From these authorities we conclude that it may not be said as a matter of law, that two or more independent reports of previously untested informers each corroborating the other, of the same criminal activity, do not constitute probable cause for an arrest or search. Such a rule appears to us to be eminently reasonable; similar information from separate unrelated sources substantially increases the probability of its credibility. [2b] We hold, therefore, that the proof before the superior court on the section 1538.5 special proceedings was sufficient to support its conclusion that probable cause existed for the issuance of the search warrant.

[4] Our holding is dispositive of the additional contention that the search warrant, and the declaration on which it was based, were on their face insufficient to establish probable cause. With the exception that the declaration did not disclose informer Jones' prior experience with marijuana all of the material evidence before the superior court was also before the magistrate; hence a stronger showing of probable cause was made to the magistrate than actually existed. While the nondisclosure of Jones' prior criminal acts is censurable it does not change the circumstance that [2 Cal. App. 3d 490] probable cause existed in fact and on the face of the supporting declaration.

[5] The remaining contention is that the information on which the search warrant was based was stale. Cited in support of this argument is Sgro v. United States, 287 U.S. 206, 210 [77 L. Ed. 260, 263, 53 S. Ct. 138, 85 A.L.R. 108], from which is quoted: "While the statute does not fix the time within which proof of probable cause must be taken by the judge or commissioner, it is manifest that the proof must be of facts so closely related to the time of the issue of the warrant as to justify a finding of probable cause at that time."

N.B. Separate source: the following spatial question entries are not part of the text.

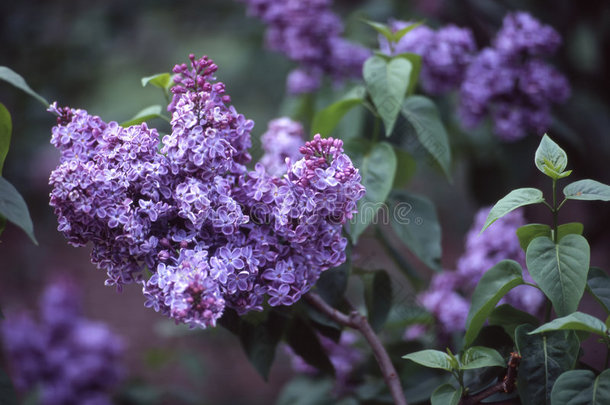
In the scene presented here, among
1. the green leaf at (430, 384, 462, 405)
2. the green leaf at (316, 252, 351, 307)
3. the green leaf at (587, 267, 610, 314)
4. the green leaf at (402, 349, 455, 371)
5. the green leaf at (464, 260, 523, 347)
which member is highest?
the green leaf at (316, 252, 351, 307)

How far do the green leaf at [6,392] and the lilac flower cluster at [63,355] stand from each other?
3.95 feet

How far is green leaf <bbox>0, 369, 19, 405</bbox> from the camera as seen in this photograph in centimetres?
123

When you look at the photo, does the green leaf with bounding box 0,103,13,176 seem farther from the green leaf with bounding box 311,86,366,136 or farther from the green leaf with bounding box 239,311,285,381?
the green leaf with bounding box 311,86,366,136

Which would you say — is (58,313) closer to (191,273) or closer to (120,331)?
(191,273)

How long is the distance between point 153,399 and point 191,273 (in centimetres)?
161

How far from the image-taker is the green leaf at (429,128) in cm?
153

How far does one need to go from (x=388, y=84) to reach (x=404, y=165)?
30 cm

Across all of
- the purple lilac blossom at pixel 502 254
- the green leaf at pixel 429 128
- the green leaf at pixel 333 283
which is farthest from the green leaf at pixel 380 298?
the purple lilac blossom at pixel 502 254

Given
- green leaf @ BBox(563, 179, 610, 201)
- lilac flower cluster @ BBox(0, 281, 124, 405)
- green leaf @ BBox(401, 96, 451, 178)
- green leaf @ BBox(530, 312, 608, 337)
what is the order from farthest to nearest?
1. lilac flower cluster @ BBox(0, 281, 124, 405)
2. green leaf @ BBox(401, 96, 451, 178)
3. green leaf @ BBox(563, 179, 610, 201)
4. green leaf @ BBox(530, 312, 608, 337)

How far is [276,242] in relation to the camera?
118cm

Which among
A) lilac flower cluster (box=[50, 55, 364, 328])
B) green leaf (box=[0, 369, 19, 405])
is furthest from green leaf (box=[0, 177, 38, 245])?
green leaf (box=[0, 369, 19, 405])

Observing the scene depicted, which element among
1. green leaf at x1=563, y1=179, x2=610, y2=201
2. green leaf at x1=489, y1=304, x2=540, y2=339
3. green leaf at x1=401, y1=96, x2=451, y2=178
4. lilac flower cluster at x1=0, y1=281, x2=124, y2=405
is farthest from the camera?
lilac flower cluster at x1=0, y1=281, x2=124, y2=405

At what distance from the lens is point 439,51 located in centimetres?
199

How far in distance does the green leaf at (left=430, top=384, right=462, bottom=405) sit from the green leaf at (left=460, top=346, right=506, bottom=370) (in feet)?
0.16
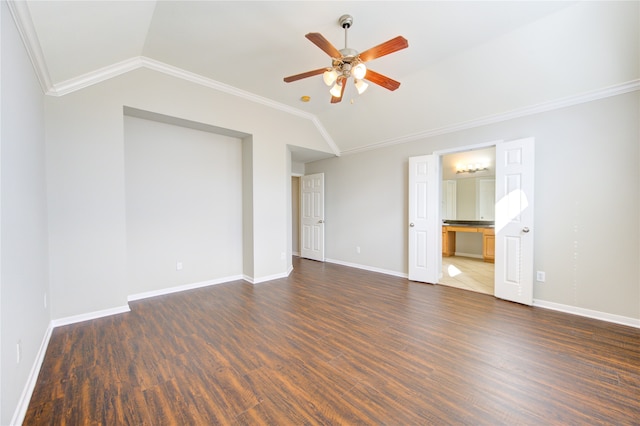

Jones' information related to matters occurring on May 2, 1968, while the subject of Burch's report occurred May 13, 1968. Thus nine days elapsed between the date marijuana was last seen on the premises and the issuance of the search warrant. People v. Nelson, 171 Cal. App. 2d 356, 359-360 [340 P.2d 718] (disapproved on unrelated point by People v. Butler, 64 Cal. 2d 842, 844 [52 Cal. Rptr. 4, 415 P.2d 819]) states: "While the authorities outside this state are not in accord as to how current the facts relied upon should be, an interval of not more than 20 days has never been held so unreasonable as to vitiate the search warrant; ..."

In People v. Scott, 259 Cal. App. 2d 268, 277-278 [66 Cal. Rptr. 257], a reliable informant, on May 10, observed narcotics on premises. On May 21 the informant was told that marijuana would be on the premises three days later, May 24. A search warrant was issued May 28. The appellate court stated: "We do not regard that as an unreasonable lapse of time."

Sgro v. United States, supra, 287 U.S. 206, relied upon by defendant, lends little support to his contention. There, in the face of a statute declaring a search warrant to be void if not executed within 10 days, such a warrant was "reissued" after 10 days, on the strength of the original supporting affidavit. Holding (p. 211 [77 L.Ed. at p. 263]) that "There is no provision which authorizes the commissioner to extend [the warrant's] life or to revive it" the court stated, "The issue of a second warrant is essentially a new proceeding which must have adequate support." (See comment, People v. Nelson, supra, 171 Cal. App. 2d 356, 360.)

We see no unreasonableness, certainly not as a matter of law, in the delay following the Jones report, for, as we have found, probable cause for a search warrant did not then exist. Nor may the nine-day lapse following [2 Cal. App. 3d 491] the additional information from Burch be said necessarily to preclude the warrant's issuance.

The judgment is affirmed.

Molinari, P. J., and Sims, J., concurred.